Chapitre 11  

Les Droits de l'homme en Tunisie : Choix et réalisations

 
     

       
   

Distinctions internationales

1 – Les instances internationales, tant gouvernementales que non gouvernementales (OMS, BIT, FAO...) et les experts et observateurs de tout bord (Sommets de Rio, Vienne, Le Caire, Copenhague, Pékin..), reconnaissent l'importance des réalisations  accomplies, en  Tunisie, en faveur de la promotion des droits de l'Homme dans leur globalité.

Les distinctions attribuées au Président Zine El Abidine Ben Ali illustrent cette reconnaissance :

— Le Prix "Louise Michel" pour la Démocratie et les Droits de l'Homme (1988).

— La médaille d'honneur de l'"Institut International de Droit Humanitaire"  (1989).

— Le Prix de l'Association "Deux Mains pour l'Enfance" (1995).

— La médaille de l'Organisation Mondiale de la Santé "La santé pour tous" (1996).

— La médaille d'or de la Conférence Méditerranéenne des Sociétés du Croissant Rouge et de la Croix Rouge (1997).

— L'Emblème des Avocats Arabes (1997).

— La première médaille du cinquantenaire de l'UNESCO,  (1997).

— Le Doctorat Honoris Causa, de l'Université d'Ancona (1997).

— L'Ecusson d'Or de l'Organisation Arabe de l'Education, de la Culture et des Sciences (ALECSO) (1998).

— Prix de l’Institut international des droits de l’enfant en Suisse (janvier 2000).

— Médaille d’or de la confédération mondiale des activités de plongée sous-marine (janvier 2000).

— Ecusson de l’Organisation arabe du travail (mai 2000).

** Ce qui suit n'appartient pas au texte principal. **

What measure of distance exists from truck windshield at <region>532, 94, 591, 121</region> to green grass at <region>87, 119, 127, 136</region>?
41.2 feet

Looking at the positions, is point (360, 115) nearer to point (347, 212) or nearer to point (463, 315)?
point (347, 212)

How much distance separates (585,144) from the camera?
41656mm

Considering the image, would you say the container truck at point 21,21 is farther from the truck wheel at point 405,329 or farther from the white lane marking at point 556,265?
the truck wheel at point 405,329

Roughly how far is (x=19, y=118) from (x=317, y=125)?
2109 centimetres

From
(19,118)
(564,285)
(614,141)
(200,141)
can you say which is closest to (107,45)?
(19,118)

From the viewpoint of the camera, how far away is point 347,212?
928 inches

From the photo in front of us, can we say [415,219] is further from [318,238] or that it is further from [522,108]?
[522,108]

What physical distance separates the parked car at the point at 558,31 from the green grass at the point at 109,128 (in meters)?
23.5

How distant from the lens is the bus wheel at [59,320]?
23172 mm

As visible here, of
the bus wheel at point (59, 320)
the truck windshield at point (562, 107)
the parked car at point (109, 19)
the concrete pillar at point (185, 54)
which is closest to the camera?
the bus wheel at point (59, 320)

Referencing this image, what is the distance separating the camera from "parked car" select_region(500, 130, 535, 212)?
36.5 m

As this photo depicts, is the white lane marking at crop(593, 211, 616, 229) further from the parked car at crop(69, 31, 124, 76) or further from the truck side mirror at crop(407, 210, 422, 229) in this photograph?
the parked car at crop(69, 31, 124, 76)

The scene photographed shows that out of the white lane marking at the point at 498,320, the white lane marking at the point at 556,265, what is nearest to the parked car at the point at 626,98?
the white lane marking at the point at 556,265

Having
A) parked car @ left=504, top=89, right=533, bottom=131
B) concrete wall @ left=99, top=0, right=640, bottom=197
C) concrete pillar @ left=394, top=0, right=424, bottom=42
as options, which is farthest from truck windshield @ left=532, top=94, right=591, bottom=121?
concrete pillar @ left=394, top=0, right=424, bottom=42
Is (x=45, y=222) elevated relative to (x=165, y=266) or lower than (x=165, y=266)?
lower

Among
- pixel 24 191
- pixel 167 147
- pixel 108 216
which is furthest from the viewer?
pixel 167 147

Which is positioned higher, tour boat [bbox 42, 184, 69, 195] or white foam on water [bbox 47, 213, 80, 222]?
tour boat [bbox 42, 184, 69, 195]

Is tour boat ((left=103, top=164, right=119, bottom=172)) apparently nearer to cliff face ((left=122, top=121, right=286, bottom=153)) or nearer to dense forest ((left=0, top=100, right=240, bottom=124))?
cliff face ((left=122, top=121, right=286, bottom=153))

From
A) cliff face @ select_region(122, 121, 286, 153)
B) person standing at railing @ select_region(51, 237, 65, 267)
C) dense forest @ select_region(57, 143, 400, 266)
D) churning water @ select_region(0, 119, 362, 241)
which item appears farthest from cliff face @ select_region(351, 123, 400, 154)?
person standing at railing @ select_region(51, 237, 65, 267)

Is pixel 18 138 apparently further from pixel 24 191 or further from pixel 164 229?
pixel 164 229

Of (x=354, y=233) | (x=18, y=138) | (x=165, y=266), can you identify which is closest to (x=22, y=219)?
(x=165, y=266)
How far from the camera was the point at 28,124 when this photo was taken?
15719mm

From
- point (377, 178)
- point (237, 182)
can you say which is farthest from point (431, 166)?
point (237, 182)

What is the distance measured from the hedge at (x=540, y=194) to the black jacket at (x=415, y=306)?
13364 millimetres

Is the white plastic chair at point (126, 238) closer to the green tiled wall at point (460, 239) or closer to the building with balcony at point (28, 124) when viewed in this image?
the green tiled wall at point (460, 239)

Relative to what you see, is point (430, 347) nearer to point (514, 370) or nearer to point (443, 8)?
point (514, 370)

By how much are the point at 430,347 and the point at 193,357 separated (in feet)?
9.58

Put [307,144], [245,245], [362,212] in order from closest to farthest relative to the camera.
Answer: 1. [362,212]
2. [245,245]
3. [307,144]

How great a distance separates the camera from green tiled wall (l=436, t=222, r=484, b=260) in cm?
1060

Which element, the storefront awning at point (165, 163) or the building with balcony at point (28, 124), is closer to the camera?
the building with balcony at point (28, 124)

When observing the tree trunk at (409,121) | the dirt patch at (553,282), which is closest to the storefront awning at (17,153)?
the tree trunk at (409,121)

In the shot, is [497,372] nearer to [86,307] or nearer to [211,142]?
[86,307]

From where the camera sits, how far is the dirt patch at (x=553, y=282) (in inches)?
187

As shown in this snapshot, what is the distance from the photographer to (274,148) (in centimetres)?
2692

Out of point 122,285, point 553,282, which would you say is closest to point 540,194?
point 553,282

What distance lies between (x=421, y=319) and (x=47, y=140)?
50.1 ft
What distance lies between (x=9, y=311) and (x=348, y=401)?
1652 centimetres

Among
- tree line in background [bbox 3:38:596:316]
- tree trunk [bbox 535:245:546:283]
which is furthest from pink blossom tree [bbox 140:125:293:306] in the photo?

— Médaille de l’UNESCO (octobre 2000).

"... Les droits de l'Homme constituent un tout indivisible, s'agissant aussi bien des droits de l'individu que de ceux du groupe, des droits à caractère politique ou civil que des droits économiques, sociaux et culturels. C'est la raison pour laquelle nous avions, depuis le Changement du 7 Novembre, proclamé qu'il ne pouvait y avoir de démocratie sans développement, ni de développement sans démocratie. Ce sont là deux corollaires indissociables, l'un ne pouvant passer avant l'autre. Ce crédo, nous l'avons illustré à travers tout ce que nous avons réalisé, à travers toutes les mesures et décisions que nous avons prises. Nous avons associé toutes les énergies de notre société à cette œuvre intégrée, privilégiant en cela la femme, sachant que les droits de l'Homme ne sauraient atteindre la plénitude dans une société où la condition de la femme est en deçà de celle de l'homme. Il nous faut impérativement consolider les acquis de la femme et en faire jaillir les énergies latentes, faute de quoi nous perdrions le pari du changement effectif et intégral.

Nous n'avons pas, non plus, perdu de vue l'enfant, citoyen de demain. Nous en avons préservé et renforcé les droits. Nous avons créé les institutions et mis en place les mécanismes nécessaires pour consacrer ces droits et les matérialiser. Nous avons accordé tout l'intérêt requis à l'ensemble des catégories vulnérables de la société afin que nul ne soit exclu ou marginalisé, parce que convaincus que chaque membre de la société, quel qu'il soit est, avant tout, un citoyen à part entière qui a des droits et des devoirs."(1).


Discours du Président Zine El Abidine Ben Ali à l'ouverture de la Conférence régionale africaine sur les droits de l'Homme, (Carthage, le 2 novembre 1992).